→ Required task
From the hotel performance text below, list each key performance metric reported for July 2017 with its year-on-year change and its resulting figure.

-- Text extract start --

According to data compiled by STR, the U.S.
hotel industry reported mixed results in the three key performance
metrics for July 2017.
In a year-on-year comparison with July 2016, the
industry reported a -0.5% decline in Occupancy to
73.8%, an increase of 1.4% to US$130.85 in ADR, and a rise in
RevPAR of 0.8% to US$96.62.
“July is historically the peak month for hotel
demand in the country, and for this July, the industry sold more
roomnights than any other month on record,” said Jan Freitag,
STR’s senior VP for lodging insights. “However, supply growth
remaining close to 2% and a further diminishment of pricing
confidence led to the lowest RevPAR growth figure in the U.S.
since our last decrease all the way back in February 2010.”

-- Text extract end --
-- Dataset entries start --

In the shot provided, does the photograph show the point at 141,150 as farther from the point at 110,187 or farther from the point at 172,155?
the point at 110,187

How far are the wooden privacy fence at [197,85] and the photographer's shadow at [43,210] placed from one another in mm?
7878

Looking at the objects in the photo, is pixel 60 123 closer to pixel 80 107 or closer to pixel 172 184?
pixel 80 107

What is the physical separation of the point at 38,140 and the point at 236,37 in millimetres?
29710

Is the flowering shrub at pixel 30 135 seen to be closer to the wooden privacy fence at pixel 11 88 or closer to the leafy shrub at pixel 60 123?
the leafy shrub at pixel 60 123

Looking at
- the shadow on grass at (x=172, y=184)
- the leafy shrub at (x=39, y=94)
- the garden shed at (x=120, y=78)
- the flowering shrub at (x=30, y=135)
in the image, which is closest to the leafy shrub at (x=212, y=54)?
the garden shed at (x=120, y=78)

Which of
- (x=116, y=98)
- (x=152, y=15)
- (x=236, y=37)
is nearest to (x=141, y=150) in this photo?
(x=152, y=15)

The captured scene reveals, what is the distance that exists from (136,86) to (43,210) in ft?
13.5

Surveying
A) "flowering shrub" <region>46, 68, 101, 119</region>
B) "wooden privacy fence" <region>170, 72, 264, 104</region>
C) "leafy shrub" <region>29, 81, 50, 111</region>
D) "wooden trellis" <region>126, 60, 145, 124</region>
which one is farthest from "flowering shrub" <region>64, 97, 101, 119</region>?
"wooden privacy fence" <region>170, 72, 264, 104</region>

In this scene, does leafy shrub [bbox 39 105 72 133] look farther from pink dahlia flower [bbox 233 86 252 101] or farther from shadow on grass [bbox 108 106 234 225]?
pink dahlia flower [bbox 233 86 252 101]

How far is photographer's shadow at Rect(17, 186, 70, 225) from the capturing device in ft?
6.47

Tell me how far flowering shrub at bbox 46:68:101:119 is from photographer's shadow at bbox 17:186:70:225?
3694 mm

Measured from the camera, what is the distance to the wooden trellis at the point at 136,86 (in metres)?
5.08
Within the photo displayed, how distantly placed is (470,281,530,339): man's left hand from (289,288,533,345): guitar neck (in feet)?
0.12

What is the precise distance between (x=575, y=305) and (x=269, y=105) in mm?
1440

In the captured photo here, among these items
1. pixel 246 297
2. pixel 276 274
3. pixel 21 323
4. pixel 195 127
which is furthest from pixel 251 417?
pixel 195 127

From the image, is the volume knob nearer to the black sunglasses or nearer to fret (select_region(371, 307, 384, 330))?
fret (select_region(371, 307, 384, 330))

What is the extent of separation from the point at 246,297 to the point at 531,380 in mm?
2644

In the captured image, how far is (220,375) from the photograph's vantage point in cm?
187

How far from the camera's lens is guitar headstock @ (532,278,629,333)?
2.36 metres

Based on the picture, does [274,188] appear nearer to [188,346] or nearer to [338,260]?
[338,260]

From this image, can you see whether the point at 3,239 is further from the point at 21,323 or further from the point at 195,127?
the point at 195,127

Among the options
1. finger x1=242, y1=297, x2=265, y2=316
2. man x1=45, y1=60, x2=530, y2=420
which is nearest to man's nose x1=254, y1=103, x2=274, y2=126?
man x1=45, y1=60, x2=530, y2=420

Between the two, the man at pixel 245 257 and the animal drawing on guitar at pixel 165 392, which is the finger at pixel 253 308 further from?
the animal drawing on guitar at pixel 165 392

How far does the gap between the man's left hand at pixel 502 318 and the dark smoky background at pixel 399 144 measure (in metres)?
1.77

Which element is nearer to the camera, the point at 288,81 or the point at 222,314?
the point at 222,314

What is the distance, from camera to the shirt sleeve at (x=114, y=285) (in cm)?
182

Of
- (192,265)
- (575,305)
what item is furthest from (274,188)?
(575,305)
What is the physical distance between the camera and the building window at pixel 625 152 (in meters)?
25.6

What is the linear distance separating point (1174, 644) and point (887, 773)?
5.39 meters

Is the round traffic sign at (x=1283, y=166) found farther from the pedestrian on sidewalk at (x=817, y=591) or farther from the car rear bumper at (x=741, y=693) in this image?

-- Dataset entries end --

→ Written answer
- Occupancy: down 0.5% to 73.8%
- ADR: up 1.4% to US$130.85
- RevPAR: up 0.8% to US$96.62